When a user opens two different URLs on the same browser page, that is, two different HTML texts, the two root nodes htmldocument and renderview are not changed, the change is the sub-tree below htmlhtmlelement and the sub-tree of the corresponding rendering tree.

Why is this design? The reason is that htmldocument and renderview are subject to browser page settings, such as the page size and position in the entire screen. These settings have nothing to do with what to display on the page. At the same time, htmldocument is bound to htmltokenizer and htmlparser. These two components are also irrelevant to a specific HTML content.

B. Multiple HTML Subtrees can be hung on the Root Node of the same DOM tree, and multiple renderblock Subtrees can be hung on the Root Node of the same rendering tree.

In the browser we currently see, each page usually only displays one HTML file. Although an HTML file can be divided into multiple frames, each frame carries an independent HTML file, but in terms of the DOM tree structure, there is only one subnode under the htmldocument root node, the child node is htmlhtmlelement, which leads to the Child tree corresponding to an HTML text file. The same is true for the rendering tree. Currently, only one renderview sub-node is available under the root node of the renderview.

However, the WebKit design allows the hanging of Multiple HTML subtree under the same root. Although we have not seen a page with Multiple HTML files and multiple layout and rendering styles, WebKit will leave room for future expansion. The personalization, multi-skin, and multi-view browser page rendering as envisaged in the previous article is not very difficult to implement with WebKit.

Figure 3. The construction sequence of the DOM tree and the rendering tree.
Courtesy http://farm4.static.flickr.com/3627/3554182242_b0bec88534_ B .jpg

 

3. Construction of DOM tree and rendering tree

The most important component contained in the htmldocument root node is htmltokenizer, and htmltokenizer contains htmlparser. Htmltokenizer reads every character in the HTML text file from the beginning to the end, and extracts each HTML tags and their content. Htmlparser is not only responsible for building HTML Dom trees, but also for building rendering trees.

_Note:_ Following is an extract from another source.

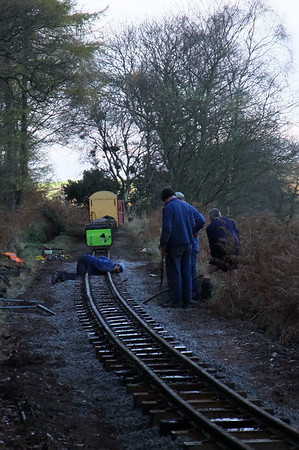 Sighting the level of the track prior to shovel-packing the ballast at Coronation Street, 11/11/09.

In step 3, from step 3 to step 3, htmlparser generates an html dom tree node based on an HTML Tag. From step 1 to step 2, generate the corresponding rendering tree node and link it with the html dom tree node. The figure contains too many details and cannot be easily read. Figure 4 demonstrates steps 1 to 2.

Figure 4. An overview of the construction of a DOM tree node and its corresponding rendering Tree node.
Courtesy http://farm4.static.flickr.com/3306/3554259140_3deb9736ea_o.jpg

It is worth noting that when htmlparser generates a DOM tree node, a rendering Tree node is also generated accordingly. Connect the two new nodes. In other words, the rendering tree and DOM tree grow synchronously.

WebKit is appreciated in many ways, but htmlparser's practice of synchronizing DOM tree and rendering tree is questionable. If the data grows synchronously, the rendering tree must be tiled directly and strictly loyal to the DOM tree. Let's assume that we have a DOM tree, then generate a rendering tree, and split the two, so we have the opportunity to make the WebKit play a more fantastic layout and rendering. Although tiled direct flashback is in line with the simultaneous growth of most rendering trees, such layout and rendering are hard to imagine. The reading habits of people most of the time, but the unconventional design also has a market. An example is the multi-viewpoint map at the end of the previous chapter. This layout and rendering are hard to imagine if we want to synchronize the DOM tree with the rendering tree.